Personal information
- Full name: Trevoh Tom Chalobah
- Date of birth: 5 July 1999 (age 27)
- Place of birth: Freetown, Sierra Leone
- Height: 6 ft 4 in (1.92 m)
- Position: Centre-back

Team information
- Current team: Como
- Number: 99

Youth career
- 2007–2018: Chelsea

Senior career*
- Years: Team / Apps / (Gls)
- 2018–2026: Chelsea / 105 / (7)
- 2018–2019: → Ipswich Town (loan) / 43 / (2)
- 2019–2020: → Huddersfield Town (loan) / 36 / (1)
- 2020–2021: → Lorient (loan) / 29 / (2)
- 2024–2025: → Crystal Palace (loan) / 12 / (3)
- 2026–: Como / 4 / (0)

International career^{‡}
- 2014–2015: England U16 / 9 / (0)
- 2015–2016: England U17 / 15 / (1)
- 2016–2018: England U19 / 25 / (1)
- 2018–2019: England U20 / 6 / (1)
- 2019: England U21 / 3 / (0)
- 2025–: England / 2 / (0)

Medal record
Men's football
Representing England
FIFA World Cup
| Third place | 2026 Canada–Mexico–US |  |

= Trevoh Chalobah =

English footballer (born 1999)

Trevoh Tom Chalobah (born 5 July 1999) is a professional footballer who plays as a centre-back for club Como. Born in Sierra Leone, he plays for the England national team.
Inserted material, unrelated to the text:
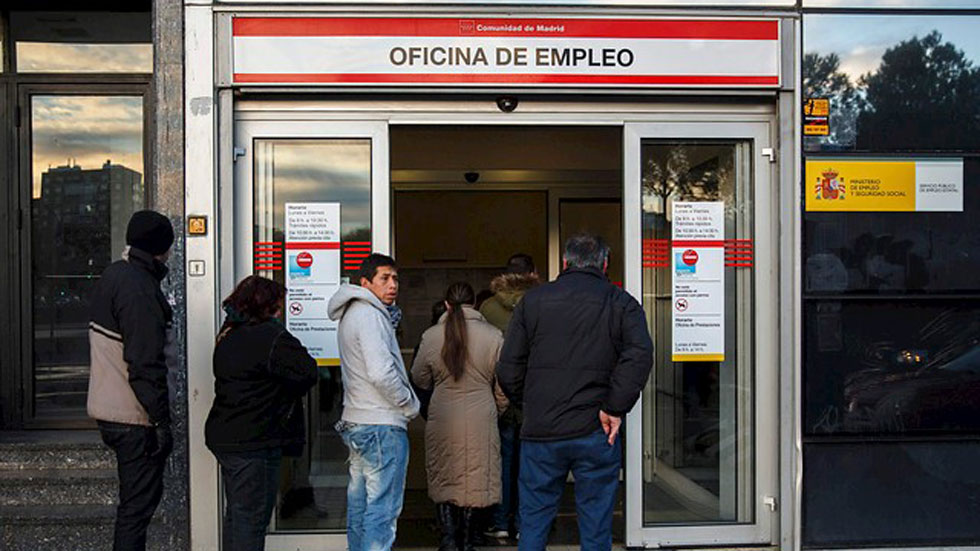 El desempleo desciende en todos los sectores, salvo en agricultura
Chalobah is a centre-back who joined Chelsea at the age of eight and progressed through the club's academy. He spent time out on loan with Ipswich Town, Huddersfield Town and French side Lorient. He made his senior debut for Chelsea in the 2021 UEFA Super Cup, helping the club lift the trophy following a penalty shoot-out win.
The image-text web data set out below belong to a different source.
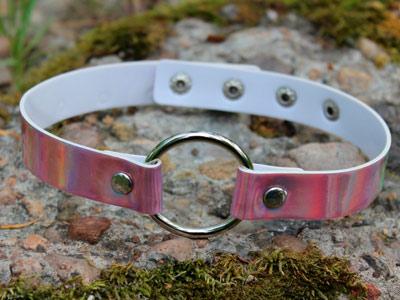 Голографический чокер розовый с кольцом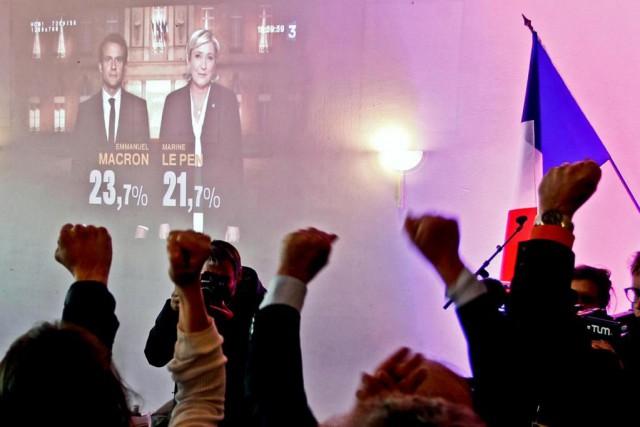 Des partisans de Marine Le Pen manifestent leur... (PHOTO REUTERS)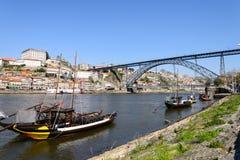 酒运输小船在葡萄牙 图库摄影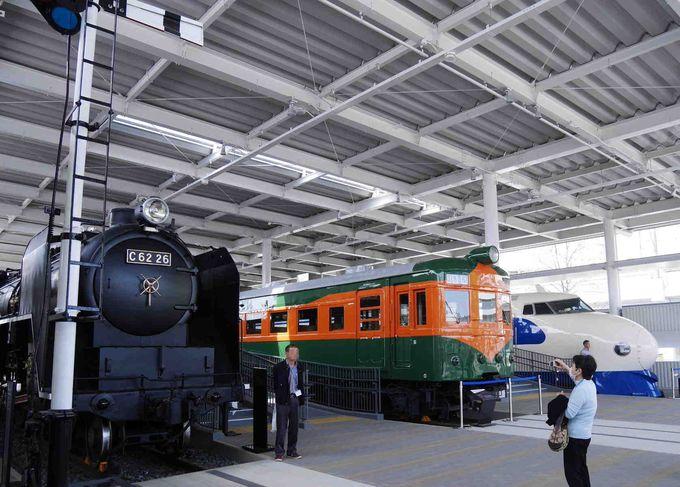 エントランスは、京都鉄道博物館の顔。特急つばめを引いたSL、湘南電車、そして0系新幹線がお出迎え!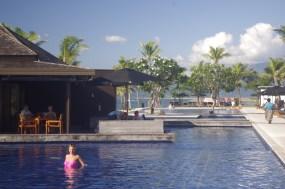 The pool at Hilton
He has represented England at various youth levels from under-16 to under-21 level. In 2017, he helped England win the 2017 UEFA European Under-19 Championship.

==Early life==
Trevoh Tom Chalobah was born on 5 July 1999 in Freetown, Sierra Leone. Chalobah moved to England at the age of two and grew up in Gipsy Hill in the London Borough of Lambeth. His older brother Nathaniel is also a footballer.

==Club career==
===Chelsea===
====Early career====
Chalobah joined Chelsea at the age of eight. He signed his first professional contract in March 2018. His youth honours at Chelsea include the UEFA Youth League in 2015–16, the FA Youth Cup in 2015–16 and 2016–17, and the Under-18 Premier League in 2016–17.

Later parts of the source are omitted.